Onların taleplerini dile getiren Boynukalın, paralel Diyanet İşleri Başkanı’na dönüşüyor. Bir bakıma, atanmamış şeyhülislam...

Gücünü Cumhurbaşkanı Erdoğan’ın, ‘Osmanlı rüyası’ diye yorumlanacak şekilde cuma namazlarını artık Ayasofya Camisi’nde kılmasından alıyor.

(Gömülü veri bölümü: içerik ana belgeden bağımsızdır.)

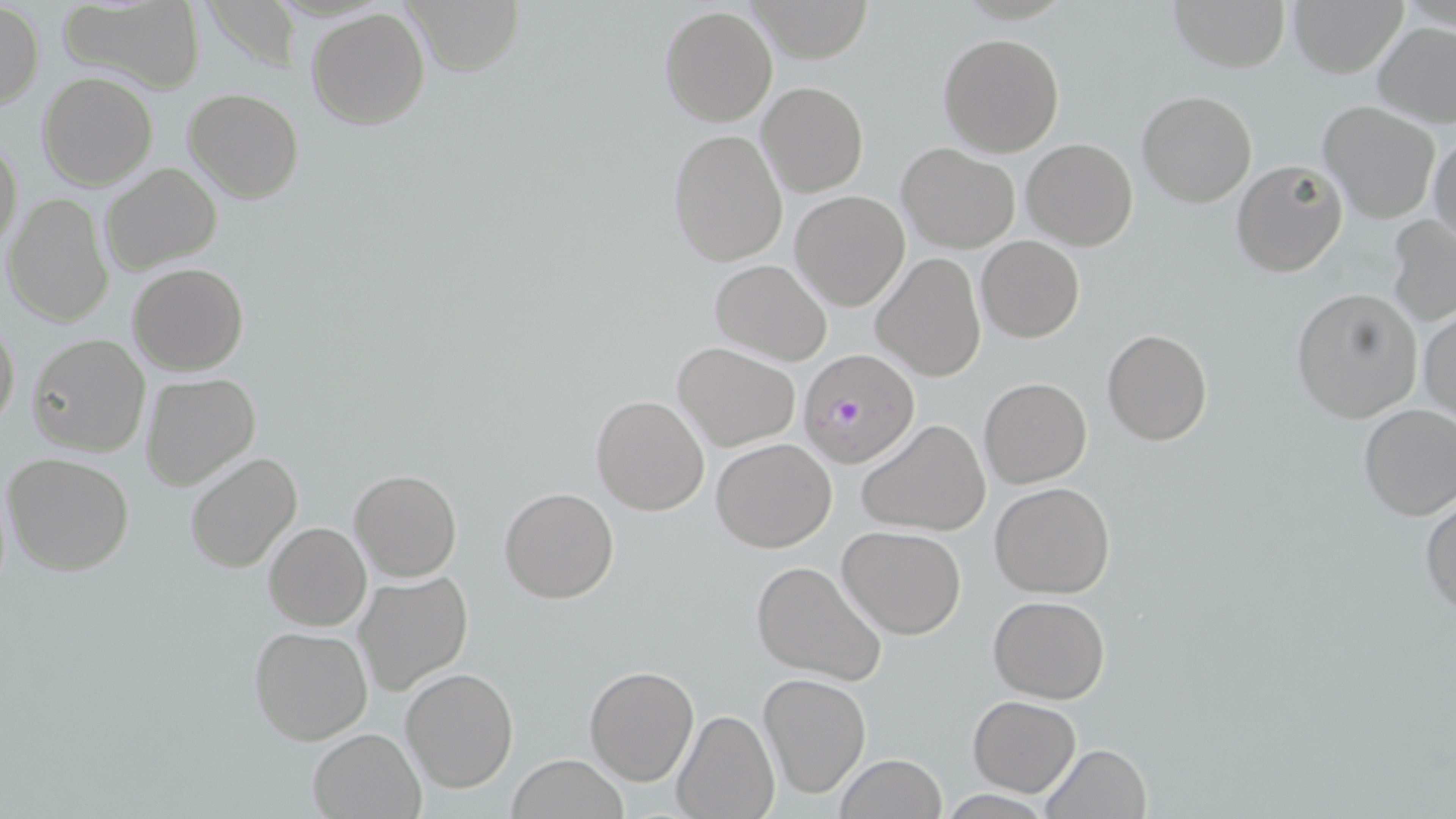

Summary:
  - Coordinate format: approximate bounding boxes as (x1,y1)-(x2,y2) corner pairs in pixels
  - Plasmodium falciparum-infected red blood cell locations: (797,348)-(921,468)
  - Uninfected red blood cell locations: (58,0)-(207,91), (402,0)-(522,77), (743,0)-(876,62), (1167,0)-(1290,73), (1286,0)-(1409,76), (1,3)-(42,108), (660,5)-(779,127), (306,7)-(430,130), (1373,20)-(1456,127), (938,32)-(1064,157), (39,72)-(156,190), (757,82)-(868,197), (184,88)-(304,204), (1136,89)-(1257,208), (1318,101)-(1440,225), (667,127)-(787,267), (0,133)-(23,255), (1429,136)-(1456,249), (1022,138)-(1137,249), (896,141)-(1020,252), (1231,159)-(1348,278), (99,163)-(222,277), (791,190)-(910,311), (4,193)-(114,327), (1386,214)-(1456,327), (976,236)-(1084,342), (872,253)-(986,382), (708,258)-(833,367), (127,262)-(249,375), (1291,286)-(1423,423), (1417,308)-(1455,422), (0,313)-(20,434), (1101,328)-(1214,446), (29,334)-(151,456), (672,340)-(800,450), (140,373)-(262,492), (978,376)-(1092,488), (590,394)-(710,516), (1357,402)-(1456,522), (856,418)-(992,537), (710,438)-(837,552), (184,452)-(302,574), (3,453)-(134,576), (350,468)-(462,583), (989,481)-(1115,599), (500,487)-(619,604), (1421,496)-(1456,619), (264,522)-(371,631), (837,526)-(966,639), (749,559)-(888,686), (353,572)-(473,696), (989,596)-(1111,703), (248,625)-(373,745), (584,665)-(699,785), (401,668)-(519,794), (759,672)-(871,798), (967,695)-(1081,796), (672,709)-(778,819), (308,727)-(426,818), (1040,744)-(1153,819), (832,753)-(948,819), (508,756)-(627,818)
  - Slide-level diagnosis: Plasmodium falciparum
  - Field of view: one of a larger specimen
  - Preparation: thin blood film
  - Stain: May-Grünwald-Giemsa
  - Image size: 1456×819 pixels
  - Modality: light microscopy
  - Magnification: 1000x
Assess this cell for malaria.
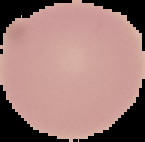
It is uninfected.

From a thin blood smear. Image is 145×142 pixels. The area outside the segmented cell region is set to black.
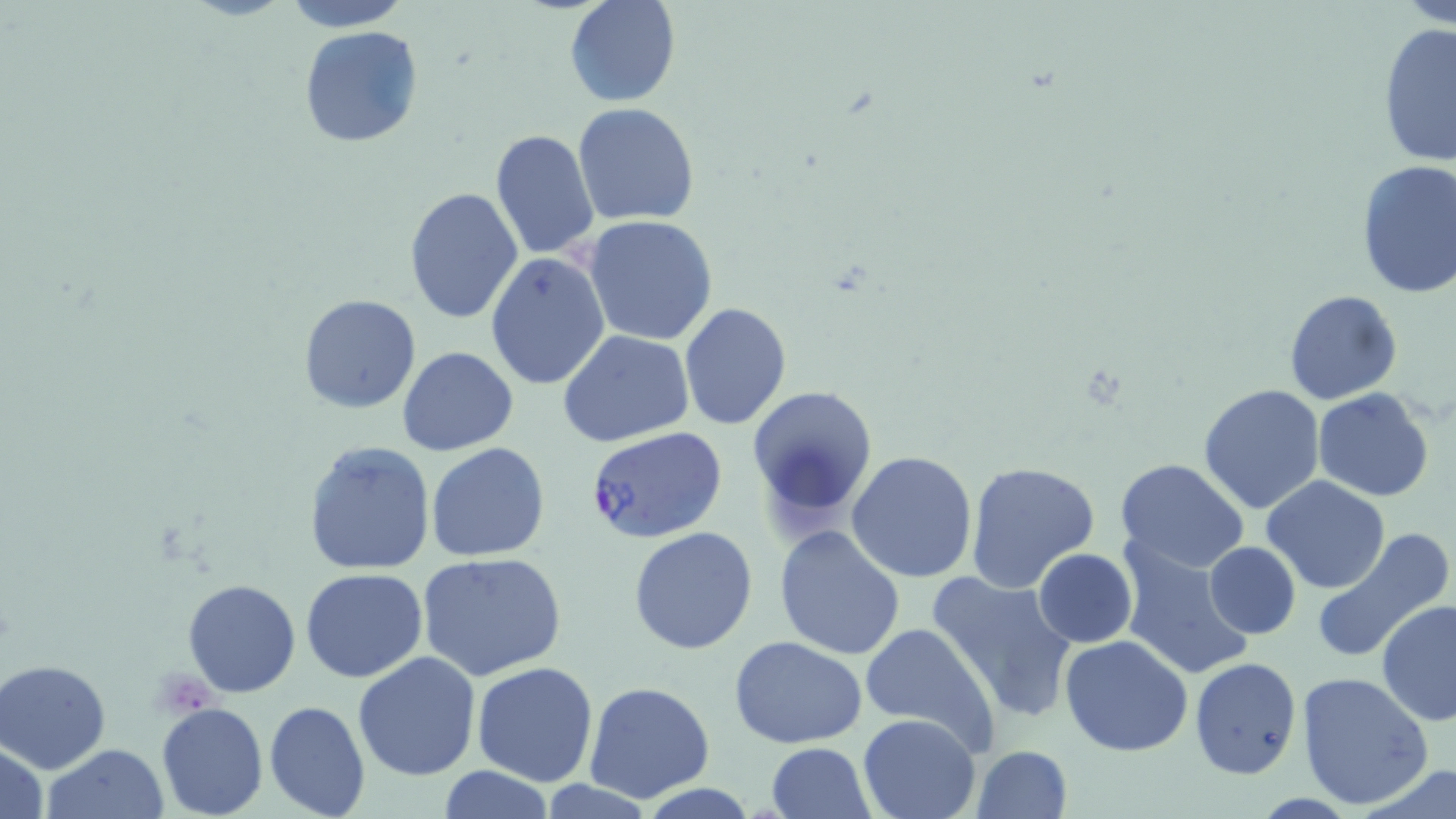
Approximate bounding boxes as [x1, y1, x2, y2] in pixels. Plasmodium falciparum-infected red blood cell locations: [585, 425, 728, 545]. Uninfected red blood cell locations: [280, 0, 415, 30], [564, 0, 680, 109], [1394, 0, 1456, 26], [1375, 21, 1456, 167], [298, 26, 423, 149], [572, 102, 701, 226], [489, 130, 600, 260], [1354, 159, 1456, 300], [403, 187, 524, 325], [584, 215, 718, 345], [485, 250, 611, 391], [1282, 290, 1402, 406], [297, 294, 422, 413], [679, 303, 791, 430], [559, 331, 696, 445], [397, 346, 519, 457], [745, 383, 877, 527], [1198, 384, 1326, 516], [1312, 389, 1434, 501], [303, 441, 435, 574], [425, 443, 551, 562], [846, 450, 978, 583], [1115, 458, 1251, 574], [966, 461, 1100, 595], [1263, 475, 1390, 594], [627, 526, 758, 655], [773, 526, 906, 660], [1310, 528, 1454, 663], [1117, 537, 1258, 682], [1203, 542, 1301, 638], [1032, 548, 1138, 647], [419, 553, 565, 681], [299, 568, 428, 683], [926, 569, 1078, 724], [181, 578, 302, 698], [1377, 599, 1456, 728], [859, 622, 996, 751], [1060, 635, 1193, 757], [730, 637, 869, 749], [353, 652, 481, 781], [1189, 656, 1303, 780], [0, 658, 112, 773], [472, 662, 599, 786], [1296, 671, 1433, 807], [584, 681, 715, 803], [264, 700, 370, 819], [156, 701, 269, 819], [858, 711, 981, 818], [1, 739, 48, 819], [767, 742, 875, 819], [40, 743, 172, 819], [970, 745, 1073, 819], [1361, 762, 1454, 819], [436, 765, 551, 819]. Slide-level diagnosis: Plasmodium falciparum. May-Grünwald-Giemsa-stained preparation. Single field of view. 1000x magnification. Thin blood film. Optical microscopy. Image is 1456×819 pixels.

Tehlikeli bir yol açılıyor.

Atatürk, İstanbul’da saltanat yanlılarının sırtını dayadığı ikili iktidara son vermek için hilafeti kaldırmıştı. Bugün AK Parti, oy kaygısı yüzünden laik ve demokratik hukuk devletinin karşısında konumlanmış, dini iktidar alanını ihya ediyor. Erdoğan ve yol arkadaşları, siyasal İslamcığın seçimle iktidara gelebildiği biricik ülkenin Türkiye olduğunu unutmuş görünüyorlar.

Bundandır ki...

Ayasofya Camisi’nin avlusundan laikliğin cenazesi kalkıyor.

Cemil Çiçek: Birleştirici olmalı


Boynukalın’ın tweetlerini Cumhurbaşkanlığı Yüksek İstişare Kurulu üyesi olan Cemil Çiçek’e sordum.

Çiçek, şunları söyledi:

“Ayasofya’nın kültürümüz ve tarihimizde ayrı bir önemi var. Burada görev yapanların birleştirici ve kaynaştırıcı olması, söylediğine ve söyleyeceğine daha fazla dikkat etmesi gerekir. Ayrıştıran, toplum barışına ve huzuruna katkı sağlayamayacak açıklamalar, bu ruha uygun düşmüyor. Dikkatli davranmaları gerekir. Hele hele din görevlilerimizin... Çünkü bunların arkasında her görüşte insanlar namaz kılıyor. Birleştiriciliği sağlamada sıkıntı çıkaracak beyan ve tartışmalardan kaçınması doğru olur. Herkes, her istediğini, her yerde söylemek durumunda değil. Herkes özgürlük üzerinde duruyor da (kimse) sorumluluk üzerinde durmuyor. Geleneğimizde sorumlulukla bağlantılı özgürlükler söz konusudur.”